Although I used this new type of review article for my classes, I rarely paid much attention to those that addressed research in my own area. I already was familiar with the papers they discussed and usually found myself disagreeing with the author’s interpretation or choice of “important” papers. Rather than subject myself to the irritation, I normally chose to skip reading them. I am sure that my scientific colleagues had similar feelings toward my own reviews.

If review articles are mostly used for teaching and learning about unfamiliar areas of research, then why are they so highly cited? Their use in teaching certainly does not influence citation rates, yet it is their citation rates that are responsible for their proliferation in almost all primary research journals.

Personally, I feel that their high citation rate is due to their being used as a surrogate for the primary literature. Instead of referring to the original article that made a discovery, many authors instead cite a review that mentions the paper. Even better (or worse), a single review article can be used as a substitute for a half dozen original papers. Thus, the high citation number of a review article is mostly a reflection of the aggregate number of papers it points to.
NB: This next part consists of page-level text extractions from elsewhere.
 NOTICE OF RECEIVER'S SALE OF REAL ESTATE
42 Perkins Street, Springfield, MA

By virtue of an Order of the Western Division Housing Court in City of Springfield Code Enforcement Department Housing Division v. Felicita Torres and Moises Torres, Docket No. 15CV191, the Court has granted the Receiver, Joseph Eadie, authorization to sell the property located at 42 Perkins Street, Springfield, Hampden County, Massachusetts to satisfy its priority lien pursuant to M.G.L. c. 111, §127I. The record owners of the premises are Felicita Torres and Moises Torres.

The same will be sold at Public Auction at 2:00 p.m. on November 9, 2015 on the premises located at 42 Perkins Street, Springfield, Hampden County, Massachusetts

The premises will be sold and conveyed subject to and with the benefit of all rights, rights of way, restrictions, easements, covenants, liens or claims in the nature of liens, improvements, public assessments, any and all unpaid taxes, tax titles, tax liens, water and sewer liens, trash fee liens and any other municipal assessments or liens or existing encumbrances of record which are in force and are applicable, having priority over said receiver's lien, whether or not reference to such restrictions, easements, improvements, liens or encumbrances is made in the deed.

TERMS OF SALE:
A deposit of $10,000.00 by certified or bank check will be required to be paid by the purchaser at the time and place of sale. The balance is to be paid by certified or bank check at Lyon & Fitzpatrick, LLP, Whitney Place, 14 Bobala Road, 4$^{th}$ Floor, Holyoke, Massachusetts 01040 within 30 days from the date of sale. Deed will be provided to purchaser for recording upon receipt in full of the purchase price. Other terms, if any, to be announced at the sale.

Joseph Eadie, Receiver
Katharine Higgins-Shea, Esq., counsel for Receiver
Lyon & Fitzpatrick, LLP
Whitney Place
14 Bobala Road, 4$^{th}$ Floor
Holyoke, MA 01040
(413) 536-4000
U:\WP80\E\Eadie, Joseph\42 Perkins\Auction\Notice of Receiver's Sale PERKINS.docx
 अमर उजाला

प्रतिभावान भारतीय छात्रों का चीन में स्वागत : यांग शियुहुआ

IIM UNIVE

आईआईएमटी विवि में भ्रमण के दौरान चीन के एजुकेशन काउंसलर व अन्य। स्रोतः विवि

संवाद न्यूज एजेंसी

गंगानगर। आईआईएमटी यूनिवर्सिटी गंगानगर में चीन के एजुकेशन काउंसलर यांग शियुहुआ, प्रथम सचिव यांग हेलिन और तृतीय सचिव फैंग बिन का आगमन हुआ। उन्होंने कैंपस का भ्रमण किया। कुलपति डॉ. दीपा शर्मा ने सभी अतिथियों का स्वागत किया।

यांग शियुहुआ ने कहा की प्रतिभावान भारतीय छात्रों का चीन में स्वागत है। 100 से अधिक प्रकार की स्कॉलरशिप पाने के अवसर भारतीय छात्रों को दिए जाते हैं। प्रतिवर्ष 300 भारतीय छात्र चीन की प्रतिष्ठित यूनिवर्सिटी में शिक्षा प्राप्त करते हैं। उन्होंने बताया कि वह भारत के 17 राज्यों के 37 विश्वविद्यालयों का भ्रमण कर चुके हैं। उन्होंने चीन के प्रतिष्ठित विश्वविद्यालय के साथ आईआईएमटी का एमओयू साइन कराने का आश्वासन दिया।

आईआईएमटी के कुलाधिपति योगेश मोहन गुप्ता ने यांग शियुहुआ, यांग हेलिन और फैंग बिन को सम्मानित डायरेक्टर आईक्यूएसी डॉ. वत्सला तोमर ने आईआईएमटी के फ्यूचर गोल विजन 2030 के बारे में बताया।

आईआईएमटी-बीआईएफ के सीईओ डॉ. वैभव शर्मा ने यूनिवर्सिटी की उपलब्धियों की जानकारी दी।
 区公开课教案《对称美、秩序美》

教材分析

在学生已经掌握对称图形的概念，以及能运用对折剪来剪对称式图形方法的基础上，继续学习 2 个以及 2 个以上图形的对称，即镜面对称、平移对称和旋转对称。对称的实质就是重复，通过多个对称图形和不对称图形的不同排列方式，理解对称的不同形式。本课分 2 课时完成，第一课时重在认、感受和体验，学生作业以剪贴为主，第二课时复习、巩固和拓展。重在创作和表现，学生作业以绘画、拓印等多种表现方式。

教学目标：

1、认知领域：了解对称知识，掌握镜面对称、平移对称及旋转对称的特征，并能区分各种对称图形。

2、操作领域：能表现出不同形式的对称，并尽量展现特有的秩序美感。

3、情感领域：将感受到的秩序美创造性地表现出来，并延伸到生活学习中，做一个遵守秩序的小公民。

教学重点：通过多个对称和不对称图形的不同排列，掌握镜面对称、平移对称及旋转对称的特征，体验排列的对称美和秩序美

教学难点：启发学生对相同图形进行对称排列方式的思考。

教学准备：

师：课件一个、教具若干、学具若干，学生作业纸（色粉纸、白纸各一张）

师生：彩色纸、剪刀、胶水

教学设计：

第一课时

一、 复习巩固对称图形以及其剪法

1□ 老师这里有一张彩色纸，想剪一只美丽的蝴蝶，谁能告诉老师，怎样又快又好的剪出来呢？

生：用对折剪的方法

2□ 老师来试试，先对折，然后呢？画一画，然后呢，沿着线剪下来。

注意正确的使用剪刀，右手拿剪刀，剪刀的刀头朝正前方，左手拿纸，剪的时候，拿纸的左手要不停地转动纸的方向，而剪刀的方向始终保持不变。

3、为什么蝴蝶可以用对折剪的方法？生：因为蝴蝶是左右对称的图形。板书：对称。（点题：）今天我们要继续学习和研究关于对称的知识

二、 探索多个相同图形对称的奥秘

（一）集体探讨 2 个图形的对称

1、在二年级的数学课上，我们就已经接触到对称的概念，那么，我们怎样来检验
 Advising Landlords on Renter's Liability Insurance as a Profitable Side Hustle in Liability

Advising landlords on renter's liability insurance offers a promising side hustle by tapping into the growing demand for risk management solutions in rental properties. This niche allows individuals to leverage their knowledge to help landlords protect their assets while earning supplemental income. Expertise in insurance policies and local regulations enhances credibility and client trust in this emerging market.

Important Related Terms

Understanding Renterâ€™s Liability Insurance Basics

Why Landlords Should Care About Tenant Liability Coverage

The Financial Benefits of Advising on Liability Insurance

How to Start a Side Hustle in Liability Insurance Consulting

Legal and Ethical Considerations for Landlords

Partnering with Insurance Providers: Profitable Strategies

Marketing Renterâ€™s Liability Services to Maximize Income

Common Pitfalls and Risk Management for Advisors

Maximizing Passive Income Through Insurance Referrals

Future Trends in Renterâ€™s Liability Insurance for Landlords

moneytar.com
It is a very unfortunate situation when review articles are used as citation surrogates. It robs scientists of the citations that they often need to advance their careers and obscures the credit for scientific discoveries. Many trendy journals (who also promote review journals) encourage this type of citation abuse by placing severe limits on article size and refuse to exempt references from the word count. The easiest way to shrink your article is to cite a couple of reviews rather than a dozen papers.

I believe that the only valid instances to cite a review article in an original paper are cases in which they introduce original concepts or when they provide historical context. Cited discoveries and hypotheses should always refer to the original literature, even if this means spending days tracking down the source. Review articles should go back to being used as an educational resource instead of a way to avoid the hard work of scholarly discussion of the literature.

Steven Wiley is Lead Biologist for the Environmental Molecular Sciences Laboratory at Pacific Northwest National Laboratory.